The London-based oil and gas company completed the USD11.2 billion deal in September and results announced on Thursday included a four-month contribution from the acquired assets.
The acquisition included Wintershall Dea's upstream hydrocarbon assets in Norway, Germany, Denmark, Argentina, Mexico, Egypt, Libya and Algeria, as well as CO2 capture and storage licences in Europe.
Harbour Energy said pretax profit near doubled to USD1.22 billion in 2024 from USD616 million in 2023, as revenue jumped 66% to USD6.23 billion from USD3.75 billion.
Production increased to 258,000 barrels of oil equivalent per day from 186,000 a year prior, and capital expenditure rose to USD1.83 billion from USD969 million.
Net debt stood at USD4.42 billion at the end of 2024, rising from USD207 million.
For 2025 to 2027, the firm expects production to average around 450,000 barrels of oil equivalent per day and sees material free cash flow generation from this of USD2 billion to USD4 billion.

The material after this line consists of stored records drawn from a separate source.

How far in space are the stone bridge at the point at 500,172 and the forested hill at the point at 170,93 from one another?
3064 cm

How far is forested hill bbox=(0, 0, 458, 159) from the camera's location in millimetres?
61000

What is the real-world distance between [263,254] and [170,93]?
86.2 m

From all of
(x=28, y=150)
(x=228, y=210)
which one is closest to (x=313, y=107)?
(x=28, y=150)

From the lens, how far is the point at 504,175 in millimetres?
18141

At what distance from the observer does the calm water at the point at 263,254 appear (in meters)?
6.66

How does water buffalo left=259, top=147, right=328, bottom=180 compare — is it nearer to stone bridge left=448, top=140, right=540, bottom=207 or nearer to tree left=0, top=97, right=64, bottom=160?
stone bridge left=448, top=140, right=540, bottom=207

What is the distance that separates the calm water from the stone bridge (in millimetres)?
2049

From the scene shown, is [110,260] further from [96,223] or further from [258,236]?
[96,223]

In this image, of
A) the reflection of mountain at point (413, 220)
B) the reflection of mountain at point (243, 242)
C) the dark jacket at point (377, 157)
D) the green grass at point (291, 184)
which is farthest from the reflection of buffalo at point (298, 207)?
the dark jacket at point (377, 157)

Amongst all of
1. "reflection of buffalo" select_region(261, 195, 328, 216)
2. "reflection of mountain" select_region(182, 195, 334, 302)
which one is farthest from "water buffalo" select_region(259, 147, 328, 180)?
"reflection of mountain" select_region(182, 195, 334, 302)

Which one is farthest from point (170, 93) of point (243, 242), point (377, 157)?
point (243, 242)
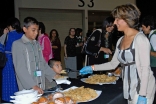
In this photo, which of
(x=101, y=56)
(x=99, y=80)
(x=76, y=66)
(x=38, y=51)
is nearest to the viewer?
(x=38, y=51)

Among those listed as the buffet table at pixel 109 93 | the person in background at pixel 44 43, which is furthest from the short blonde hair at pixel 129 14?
the person in background at pixel 44 43

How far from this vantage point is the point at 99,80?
2.21 meters

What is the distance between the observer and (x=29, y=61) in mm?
1860

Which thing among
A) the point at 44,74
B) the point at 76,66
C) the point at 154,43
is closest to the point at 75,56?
the point at 76,66

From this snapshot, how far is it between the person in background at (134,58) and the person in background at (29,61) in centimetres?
68

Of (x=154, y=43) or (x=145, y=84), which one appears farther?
(x=154, y=43)

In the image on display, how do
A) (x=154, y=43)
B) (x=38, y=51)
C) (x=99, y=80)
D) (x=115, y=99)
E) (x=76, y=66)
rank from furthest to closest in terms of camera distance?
(x=76, y=66), (x=154, y=43), (x=99, y=80), (x=38, y=51), (x=115, y=99)

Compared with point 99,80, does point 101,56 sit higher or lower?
higher

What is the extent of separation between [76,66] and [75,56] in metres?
0.27

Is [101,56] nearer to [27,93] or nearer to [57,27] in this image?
[27,93]

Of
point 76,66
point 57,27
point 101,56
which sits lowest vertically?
point 76,66

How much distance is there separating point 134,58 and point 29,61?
0.83 metres

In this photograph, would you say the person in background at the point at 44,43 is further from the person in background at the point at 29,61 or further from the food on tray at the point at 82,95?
the food on tray at the point at 82,95

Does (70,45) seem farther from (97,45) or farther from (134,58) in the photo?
(134,58)
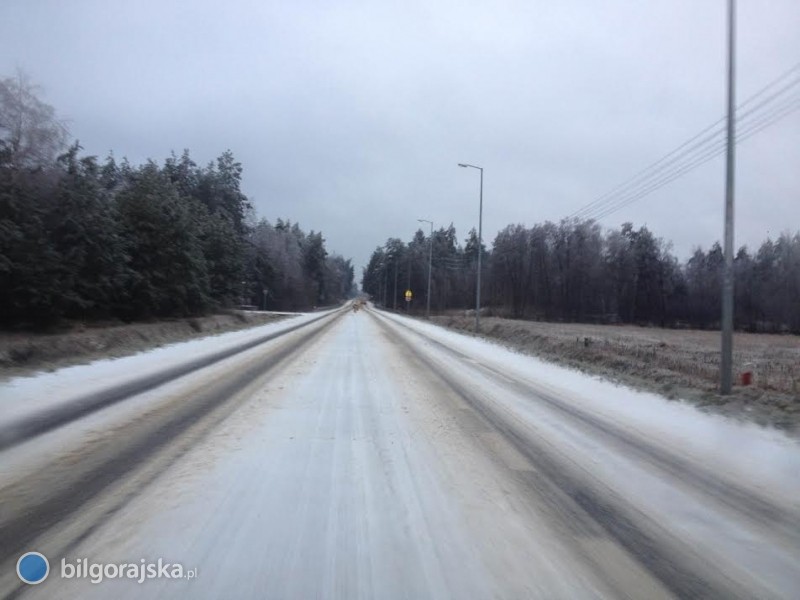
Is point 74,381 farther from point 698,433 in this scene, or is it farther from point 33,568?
Result: point 698,433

It plans to cut capital expenditure by 25% to less than USD2.0 billion in 2026 and 2027 and reduce debt by USD500 million to USD1.0 billion.
On capital returns, Harbour Energy pledges a "competitive" annual dividend of USD455 million and sees the potential for "material" additional shareholder returns via share buybacks.
In response to the results, shares in Harbour Energy fell 10% to 191.90 pence each in London on Thursday. They are down 30% over the past 12 months.
Chief Executive Linda Cook said: "Harbour's acquisition of Wintershall Dea's portfolio in 2024 transformed us into a global company with a resilient, diverse portfolio. We have a solid base of existing production plus a set of attractive strategic investment options. These, coupled with our consistent strategy, experienced team and disciplined capital management, will drive strong performance, material free cashflow and sustainable shareholder returns through 2027 and beyond."
Cook added that "value-driven M&A will remain key to our strategy, alongside investments in our existing resource base and selective divestments, as we continually high-grade our portfolio."
The CEO added Harbour has made a "good" start to 2025.
In addition, Harbour said it plans to seek authority from its shareholders at its upcoming AGM to conduct an off-market buyback of shares held by BASF SE, its largest shareholder.
The final dividend was increased 1.5% to 13.19 US cents from 13.0 cents in 2023. Harbour Energy paid an interim dividend of 13 cents, up from 12 cents in 2023.